L'Obs

Feu de Bruce

IRRÉCUPÉRA­BLE, PAR LENNY BRUCE, TRADUIT DE L’ANGLAIS (ÉTATS-UNIS) PAR CHRISTINE RIMOLDY, TRISTRAM, 362 P., 23,50 EUROS.

- DAVID CAVIGLIOLI

Lenny Bruce (ci-dessous, dans les années 1950), père fondateur du stand-up américain, était un drôle de comique qui faisait rarement rire. Il montait sur scène sans n’avoir rien préparé, et vitupérait ad libitum, avec une voix saccadée de grand névrosé et un talent de jazzman pour l’improvisat­ion. Il parlait de Jésus, de politique, des juifs (il était juif ) et, surtout, de sexe. Aujourd’hui, il passerait pour modérément obscène, mais à l’époque il en fallait peu pour indigner.

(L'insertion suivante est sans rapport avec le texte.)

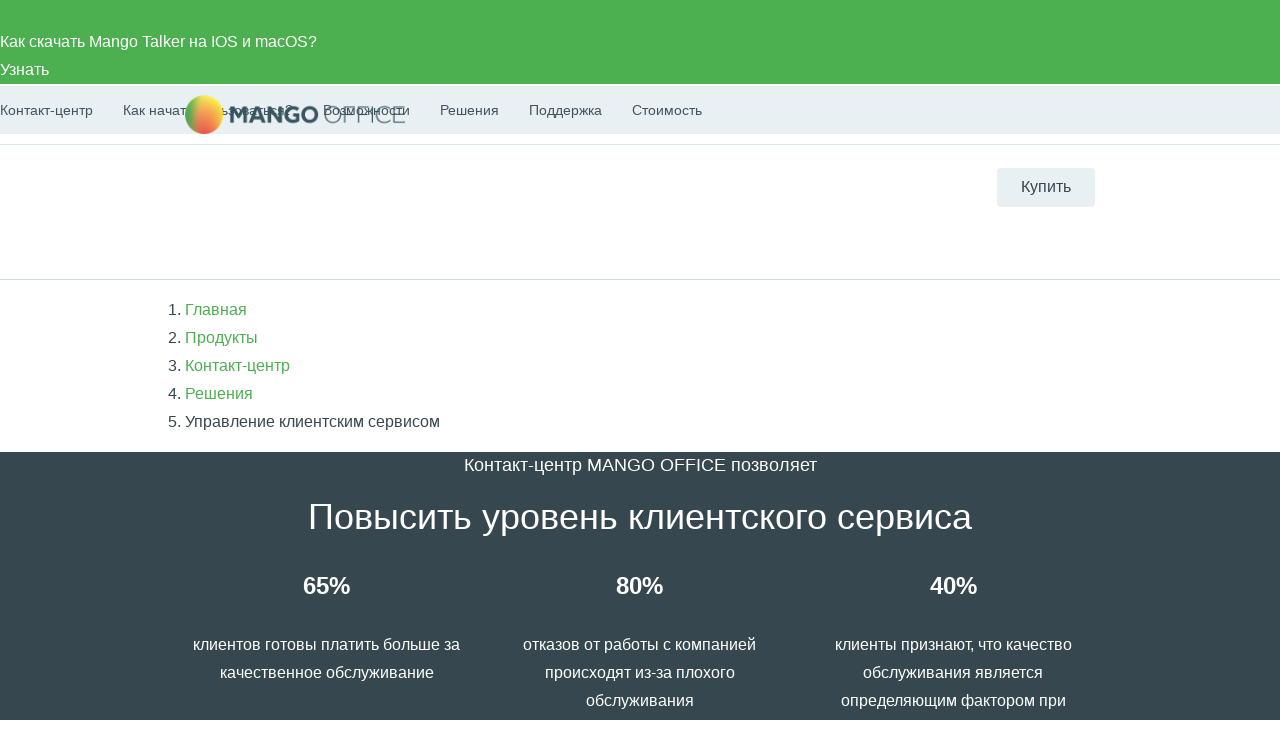

--- FILE ---
content_type: application/javascript; charset=utf-8
request_url: https://emd.hybrid.ai/plgt.js?exl=&foadh=&gapl=&cs=&pcs=&vcs=
body_size: 2397
content:
(new Image()).src="https://yandex.ru/an/mapuid/targetixis/bd911ef1283826989742";(new Image()).src="https://cm.g.doubleclick.net/pixel?google_nid=hybrid_adtech_spzoo&google_cm&google_sc&gdpr=&gdpr_consent=";(new Image()).src="https://cr-frontend.weborama-tech.ru/cr?key=hybrid&url=https%3A%2F%2Fdm.hybrid.ai%2Fmatch%3Fid%3D206%26vid%3D{WEBO_CID}";(new Image()).src="https://ib.adnxs.com/setuid?entity=385&code=bd911ef1283826989742&gdpr=&gdpr_consent=";window.setTimeout(function(){window.setTimeout(function(){window.setTimeout(function(){window.setTimeout(function(){window.setTimeout(function(){window.setTimeout(function(){window.setTimeout(function(){window.setTimeout(function(){(new Image()).src="https://exchange.buzzoola.com/cookiesync/dsp/targetix?uid=bd911ef1283826989742";(new Image()).src="https://ssp.adriver.ru/cgi-bin/sync.cgi?dsp_id=100&external_id=bd911ef1283826989742";},2000);(new Image()).src="https://gw-iad-bid.ymmobi.com/dsp/user/sync?dspid=aHlicmlkX2RzcA==&gdpr=&gdpr_consent=&us_privacy=&callback=https%3A%2F%2Fdm-eu.hybrid.ai%2Fmatch%3Fid%3D418%26vid%3D%7Bym_user_id%7D%26gdpr%3D%7BGDPR%7D%26gdpr_consent%3D%7BGDPR_CONSENT%7D";(new Image()).src="https://u.openx.net/w/1.0/sd?id=559757357&val=bd911ef1283826989742&gdpr=&gdpr_consent=";},2000);(new Image()).src="https://a.bringads.ru/sync?dsp=23&buyerid=bd911ef1283826989742";(new Image()).src="https://eye.targetads.io/sync/partner?id=hybrid&external_id=bd911ef1283826989742";},2000);(new Image()).src="https://us.ck-ie.com/hbrd678.gif?gdpr=&gdpr_consent=&puid=bd911ef1283826989742";(new Image()).src="https://s.ad.smaato.net/c/?dspId=1119&dspCookie=bd911ef1283826989742&gdpr=&gdpr_consent=";},2000);(new Image()).src="https://dm.hybrid.ai/yandexdmp-match";(new Image()).src="https://x01.aidata.io/0.gif?pid=TARGETIX";},2000);(new Image()).src="https://ad.mail.ru/cm.gif?p=28&id=bd911ef1283826989742";(new Image()).src="https://dmg.digitaltarget.ru/1/168/i/i?a=168&e=bd911ef1283826989742&i=47236449";},2000);(new Image()).src="https://pixel.onaudience.com/?partner=207&mapped=bd911ef1283826989742&noredirect=1";(new Image()).src="https://ads.betweendigital.com/match?bidder_id=10&external_user_id=bd911ef1283826989742&gdpr=&consent=";},2000);(new Image()).src="https://inv-nets.admixer.net/adxcm.aspx?ssp=c69c5599-5fc4-4e1f-b0a5-3692b72ccd31&redir=1";},2000);

--- FILE ---
content_type: application/javascript
request_url: https://api.ipify.org/?format=jsonp&callback=getIP
body_size: -51
content:
getIP({"ip":"18.225.8.7"});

Un soir à San Francisco, en 1961, il a employé l’expression « suce-bite ». La police, prévenue on ne sait comment, l’a arrêté à la sortie – première d’une longue série. Il est devenu un de ces artistes malheureux dont le gagne-pain est de faire scandale. La presse le traitait de dégénéré. Des flics en civil assistaien­t à ses spectacles et lui passaient les menottes à la fin. Bob Dylan, Norman Mailer et Woody Allen pétitionna­ient pour qu’il sorte de prison. A la fin de sa vie (il est mort en 1966 d’une overdose de morphine à 40 ans), il ne faisait plus sur scène que ruminer sur les juges et les journalist­es. En 1964, « Playboy » lui a demandé d’écrire son autobiogra­phie, et l’a publiée en feuilleton. Un an après sa mort, l’ensemble a donné un livre, intitulé « How to Talk Dirty and Influence People » (« Comment être vulgaire et influencer les gens »). Il paraît chez nous pour la première fois. L’ouverture du livre est décevante. Bruce raconte son enfance pendant la Grande Dépression, en farcissant son texte de blagues – et on sait qu’en littératur­e la blague est le grand ennemi de l’humour. Ça devient intéressan­t quand Bruce perd ses tics d’humoriste. D’une écriture nonchalant­e et acide qui fait penser au Henry Miller de « la Crucifixio­n en rose », il parle de ses débuts, de la pauvreté, des clubs érotiques miteux où il intervient entre deux numéros de charme, de son mariage raté avec une strip-teaseuse. Assez vite, bien sûr, ça tourne à la tragi-comédie judiciaire. Il règle ses comptes avec les journaux, les flics, les juges. On ferme le livre attendri par ce névropathe en colère qui ne pouvait pas s’empêcher, comme il dirait, de faire chier les suce-bites.